日刊ニュース

2013.05.02 のニュース

大口C重油は値上げ打ち出し-ガソリン仕切は値下げに転じるも-

 ガソリンの仕切価格は、4月20日から約2円~3円/㍑の値下げとなり、27日からも小幅な値下げと連続しての値下げとなった。1月から円安による仕切価格の値上げが続いていたが、4月中旬に原油価格が下落した影響によるものである。先物、業転市況が下落しており、ゴールデンウィーク商戦に入って、ガソリンは末端市況も下落してきた。
 一方、大口C重油の4月~6月(コストは3月~5月が対象)の仕切基準は値上げを打ち出している。これは3ヵ月毎の価格改定となるが、コスト変動による値決め方式のため、期間中の円安によるコスト増が影響したものである。LSC重油は7万7440円/㌔㍑で前期(1月~3月期)に比べて1810円の値上げ、HSC重油は7万0350円で2800円の値上げとなった。値上げの要因は、為替が96円21銭/㌦(3月~5月)で前期の88円81銭に比べて7円40銭の円安となったことによる。為替の円安分が約5000円の値上がり分に相当するが、原油価格が5㌦~9㌦/バーレルの値下がりとなったため、円安分と原油価格の下落分を相殺すると1800円(LSC重油)、2800円(HSC重油)の値上げとなり、三期連続の値上がりとなっている。
 C重油の4月~6月期の打ち出し価格は、3ヵ月単位でのコスト変動分を加算しているもので、コスト(原油価格、為替、経費など加算)は3月~5月が対象となる。5月は推定となっているため、足元の為替相場99円/㌦がこのまま推移すると、決着時の5月末にはさらに値上げすることとなる。このように、5月時点での原油価格、為替動向でコストが変動する公算も大きく、決着価格と、今回の打ち出し価格との間に差が出る場合がある。打ち出し価格は目安であり、その後のコストの変動を加味することになっている。
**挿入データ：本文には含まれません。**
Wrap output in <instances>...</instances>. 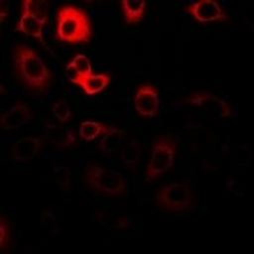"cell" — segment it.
I'll use <instances>...</instances> for the list:
<instances>
[{
  "label": "cell",
  "instance_id": "1",
  "mask_svg": "<svg viewBox=\"0 0 254 254\" xmlns=\"http://www.w3.org/2000/svg\"><path fill=\"white\" fill-rule=\"evenodd\" d=\"M14 70L19 79L31 90L43 91L49 87L52 74L42 58L28 45H17L13 52Z\"/></svg>",
  "mask_w": 254,
  "mask_h": 254
},
{
  "label": "cell",
  "instance_id": "2",
  "mask_svg": "<svg viewBox=\"0 0 254 254\" xmlns=\"http://www.w3.org/2000/svg\"><path fill=\"white\" fill-rule=\"evenodd\" d=\"M57 35L62 42L81 44L89 42L92 26L88 14L75 5H64L58 10Z\"/></svg>",
  "mask_w": 254,
  "mask_h": 254
},
{
  "label": "cell",
  "instance_id": "3",
  "mask_svg": "<svg viewBox=\"0 0 254 254\" xmlns=\"http://www.w3.org/2000/svg\"><path fill=\"white\" fill-rule=\"evenodd\" d=\"M177 141L170 135L158 136L152 145V152L145 174V180L151 183L168 172L175 161Z\"/></svg>",
  "mask_w": 254,
  "mask_h": 254
},
{
  "label": "cell",
  "instance_id": "4",
  "mask_svg": "<svg viewBox=\"0 0 254 254\" xmlns=\"http://www.w3.org/2000/svg\"><path fill=\"white\" fill-rule=\"evenodd\" d=\"M86 184L93 190L108 195H122L126 190L123 175L97 164H87L84 169Z\"/></svg>",
  "mask_w": 254,
  "mask_h": 254
},
{
  "label": "cell",
  "instance_id": "5",
  "mask_svg": "<svg viewBox=\"0 0 254 254\" xmlns=\"http://www.w3.org/2000/svg\"><path fill=\"white\" fill-rule=\"evenodd\" d=\"M158 207L169 212H185L192 203L190 190L183 183H170L162 187L156 194Z\"/></svg>",
  "mask_w": 254,
  "mask_h": 254
},
{
  "label": "cell",
  "instance_id": "6",
  "mask_svg": "<svg viewBox=\"0 0 254 254\" xmlns=\"http://www.w3.org/2000/svg\"><path fill=\"white\" fill-rule=\"evenodd\" d=\"M40 2L25 0L22 2V14L16 27V31L32 36L44 45L43 28L47 22V16L39 7Z\"/></svg>",
  "mask_w": 254,
  "mask_h": 254
},
{
  "label": "cell",
  "instance_id": "7",
  "mask_svg": "<svg viewBox=\"0 0 254 254\" xmlns=\"http://www.w3.org/2000/svg\"><path fill=\"white\" fill-rule=\"evenodd\" d=\"M137 113L144 117H154L160 108V96L157 87L152 83L141 84L133 99Z\"/></svg>",
  "mask_w": 254,
  "mask_h": 254
},
{
  "label": "cell",
  "instance_id": "8",
  "mask_svg": "<svg viewBox=\"0 0 254 254\" xmlns=\"http://www.w3.org/2000/svg\"><path fill=\"white\" fill-rule=\"evenodd\" d=\"M190 14L192 15L194 19L199 22H211V21H221L225 19V14L218 5L217 2L213 0H201L193 2L188 8Z\"/></svg>",
  "mask_w": 254,
  "mask_h": 254
},
{
  "label": "cell",
  "instance_id": "9",
  "mask_svg": "<svg viewBox=\"0 0 254 254\" xmlns=\"http://www.w3.org/2000/svg\"><path fill=\"white\" fill-rule=\"evenodd\" d=\"M32 118V111L28 104L17 103L11 106L1 118V124L5 130H16L27 124Z\"/></svg>",
  "mask_w": 254,
  "mask_h": 254
},
{
  "label": "cell",
  "instance_id": "10",
  "mask_svg": "<svg viewBox=\"0 0 254 254\" xmlns=\"http://www.w3.org/2000/svg\"><path fill=\"white\" fill-rule=\"evenodd\" d=\"M43 145L40 137H22L14 145L12 159L16 163H26L32 160Z\"/></svg>",
  "mask_w": 254,
  "mask_h": 254
},
{
  "label": "cell",
  "instance_id": "11",
  "mask_svg": "<svg viewBox=\"0 0 254 254\" xmlns=\"http://www.w3.org/2000/svg\"><path fill=\"white\" fill-rule=\"evenodd\" d=\"M73 83L80 85L87 94H95L103 90L110 82V76L106 73L90 74L84 77H73L70 79Z\"/></svg>",
  "mask_w": 254,
  "mask_h": 254
},
{
  "label": "cell",
  "instance_id": "12",
  "mask_svg": "<svg viewBox=\"0 0 254 254\" xmlns=\"http://www.w3.org/2000/svg\"><path fill=\"white\" fill-rule=\"evenodd\" d=\"M124 21L128 25L137 24L143 20L146 12V2L139 0H123L120 2Z\"/></svg>",
  "mask_w": 254,
  "mask_h": 254
},
{
  "label": "cell",
  "instance_id": "13",
  "mask_svg": "<svg viewBox=\"0 0 254 254\" xmlns=\"http://www.w3.org/2000/svg\"><path fill=\"white\" fill-rule=\"evenodd\" d=\"M46 133L50 141L59 147H67L75 140L73 131L67 127L53 124L52 126L47 127Z\"/></svg>",
  "mask_w": 254,
  "mask_h": 254
},
{
  "label": "cell",
  "instance_id": "14",
  "mask_svg": "<svg viewBox=\"0 0 254 254\" xmlns=\"http://www.w3.org/2000/svg\"><path fill=\"white\" fill-rule=\"evenodd\" d=\"M104 136L100 141V150L104 155H110L117 150L122 142V131L108 127L103 133Z\"/></svg>",
  "mask_w": 254,
  "mask_h": 254
},
{
  "label": "cell",
  "instance_id": "15",
  "mask_svg": "<svg viewBox=\"0 0 254 254\" xmlns=\"http://www.w3.org/2000/svg\"><path fill=\"white\" fill-rule=\"evenodd\" d=\"M67 71H73V75L70 77H84L92 74V67L89 59L83 54H77L66 66Z\"/></svg>",
  "mask_w": 254,
  "mask_h": 254
},
{
  "label": "cell",
  "instance_id": "16",
  "mask_svg": "<svg viewBox=\"0 0 254 254\" xmlns=\"http://www.w3.org/2000/svg\"><path fill=\"white\" fill-rule=\"evenodd\" d=\"M141 155V149L138 141L132 140L127 143L121 150L120 161L126 167H134L139 161Z\"/></svg>",
  "mask_w": 254,
  "mask_h": 254
},
{
  "label": "cell",
  "instance_id": "17",
  "mask_svg": "<svg viewBox=\"0 0 254 254\" xmlns=\"http://www.w3.org/2000/svg\"><path fill=\"white\" fill-rule=\"evenodd\" d=\"M108 126L98 121L87 120L83 121L79 126V135L85 141H91L97 138L100 134H103L107 130Z\"/></svg>",
  "mask_w": 254,
  "mask_h": 254
},
{
  "label": "cell",
  "instance_id": "18",
  "mask_svg": "<svg viewBox=\"0 0 254 254\" xmlns=\"http://www.w3.org/2000/svg\"><path fill=\"white\" fill-rule=\"evenodd\" d=\"M52 113L53 115L61 122H66L70 116H71V111L69 108L68 103L64 100V99H60L58 101H56L53 104L52 107Z\"/></svg>",
  "mask_w": 254,
  "mask_h": 254
},
{
  "label": "cell",
  "instance_id": "19",
  "mask_svg": "<svg viewBox=\"0 0 254 254\" xmlns=\"http://www.w3.org/2000/svg\"><path fill=\"white\" fill-rule=\"evenodd\" d=\"M9 237H10V232H9V225L8 223L3 219L1 218L0 220V248L1 250H3L9 240Z\"/></svg>",
  "mask_w": 254,
  "mask_h": 254
},
{
  "label": "cell",
  "instance_id": "20",
  "mask_svg": "<svg viewBox=\"0 0 254 254\" xmlns=\"http://www.w3.org/2000/svg\"><path fill=\"white\" fill-rule=\"evenodd\" d=\"M9 3L6 1H1L0 2V22L3 23L5 18L8 16V11H9Z\"/></svg>",
  "mask_w": 254,
  "mask_h": 254
}]
</instances>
つまり、4月~6月のC重油は値上げとなるが、決着するまでの5月のコスト変動については今後に調整の余地を残している。
 ガソリン仕切価格は昨年末より値上げが続き、石油情報センターの市況調査では全国平均が3月に157円/㍑の高値となったが、4月に入り155円へと値下がりとなった。そのため、首都圏の街道沿いは150円の維持が難しくなってきた。
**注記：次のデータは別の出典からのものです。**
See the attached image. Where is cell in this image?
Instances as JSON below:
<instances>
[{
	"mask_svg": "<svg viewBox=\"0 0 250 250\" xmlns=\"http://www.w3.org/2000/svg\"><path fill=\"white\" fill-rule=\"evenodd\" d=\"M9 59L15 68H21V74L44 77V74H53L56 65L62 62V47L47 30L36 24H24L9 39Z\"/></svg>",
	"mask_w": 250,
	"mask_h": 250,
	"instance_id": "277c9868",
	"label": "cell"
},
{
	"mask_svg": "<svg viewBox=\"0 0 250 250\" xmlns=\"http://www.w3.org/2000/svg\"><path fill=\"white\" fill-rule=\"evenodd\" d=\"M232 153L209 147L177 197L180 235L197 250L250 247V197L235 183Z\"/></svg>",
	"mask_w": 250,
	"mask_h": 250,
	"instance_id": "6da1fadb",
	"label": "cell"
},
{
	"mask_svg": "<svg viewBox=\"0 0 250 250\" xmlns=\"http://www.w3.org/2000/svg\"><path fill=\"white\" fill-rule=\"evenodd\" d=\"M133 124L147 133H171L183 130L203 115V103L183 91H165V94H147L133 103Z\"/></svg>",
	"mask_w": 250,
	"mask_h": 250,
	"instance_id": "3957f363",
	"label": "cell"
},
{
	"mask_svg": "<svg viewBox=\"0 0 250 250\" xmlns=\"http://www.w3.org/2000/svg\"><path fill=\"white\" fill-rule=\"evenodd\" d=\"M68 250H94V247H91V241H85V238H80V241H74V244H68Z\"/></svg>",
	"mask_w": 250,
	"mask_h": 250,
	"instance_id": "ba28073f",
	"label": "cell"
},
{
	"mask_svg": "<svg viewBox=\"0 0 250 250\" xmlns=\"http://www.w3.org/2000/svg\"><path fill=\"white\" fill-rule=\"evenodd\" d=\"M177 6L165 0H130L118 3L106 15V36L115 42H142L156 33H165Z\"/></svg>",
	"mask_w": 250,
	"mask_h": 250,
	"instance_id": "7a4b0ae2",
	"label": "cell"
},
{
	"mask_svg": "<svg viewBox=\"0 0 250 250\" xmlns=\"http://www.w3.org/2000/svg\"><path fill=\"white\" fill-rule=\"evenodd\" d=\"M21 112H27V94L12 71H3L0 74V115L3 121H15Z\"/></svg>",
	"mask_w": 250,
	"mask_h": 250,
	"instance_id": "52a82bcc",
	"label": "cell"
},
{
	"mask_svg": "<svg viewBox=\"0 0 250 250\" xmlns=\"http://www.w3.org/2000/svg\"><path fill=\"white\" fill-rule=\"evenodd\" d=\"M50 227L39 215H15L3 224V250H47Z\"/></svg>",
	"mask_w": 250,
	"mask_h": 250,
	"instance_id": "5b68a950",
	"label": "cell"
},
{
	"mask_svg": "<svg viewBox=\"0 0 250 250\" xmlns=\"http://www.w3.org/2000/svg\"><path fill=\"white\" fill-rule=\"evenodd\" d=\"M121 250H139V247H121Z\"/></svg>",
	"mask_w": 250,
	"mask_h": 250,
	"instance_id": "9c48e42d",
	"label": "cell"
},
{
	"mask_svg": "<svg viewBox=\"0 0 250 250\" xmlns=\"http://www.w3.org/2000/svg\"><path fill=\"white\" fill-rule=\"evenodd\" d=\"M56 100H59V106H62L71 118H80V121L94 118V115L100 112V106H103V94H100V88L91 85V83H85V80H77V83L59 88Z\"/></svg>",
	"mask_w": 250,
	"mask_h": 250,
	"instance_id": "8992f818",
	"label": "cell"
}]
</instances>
 現在、ガソリン市況は値下がり傾向を強めている。週決めの仕切価格の値下がりは、足元の原油価格の値下がり反映したものである。週決めの市場連動方式では、原油価格、為替のコスト変動を反映しているが、業転市況の相場変動による影響もかなりのウェイトを占めている。
 大口C重油は3ヵ月単位の値決めと期間が長く、コスト変動は緩やかに反映される。基本的にはコストをユーザーが負担することを保障する形となり、石油各社は安定供給を確保することを保障することがルール化されている。双方の信頼の上に成立する値決め方式となっている。問題点としては、新年度入りでフォーミュラの変更交渉があり、今回はHSC重油で原油価格の生産品CIFとボンドバンカーとの合成比率をこれまでの74%対26%から75%対25%へと変更する案が提示されている。その結果、コストが50円を引き上げられることになるが、この点については今後の折衝で調整される。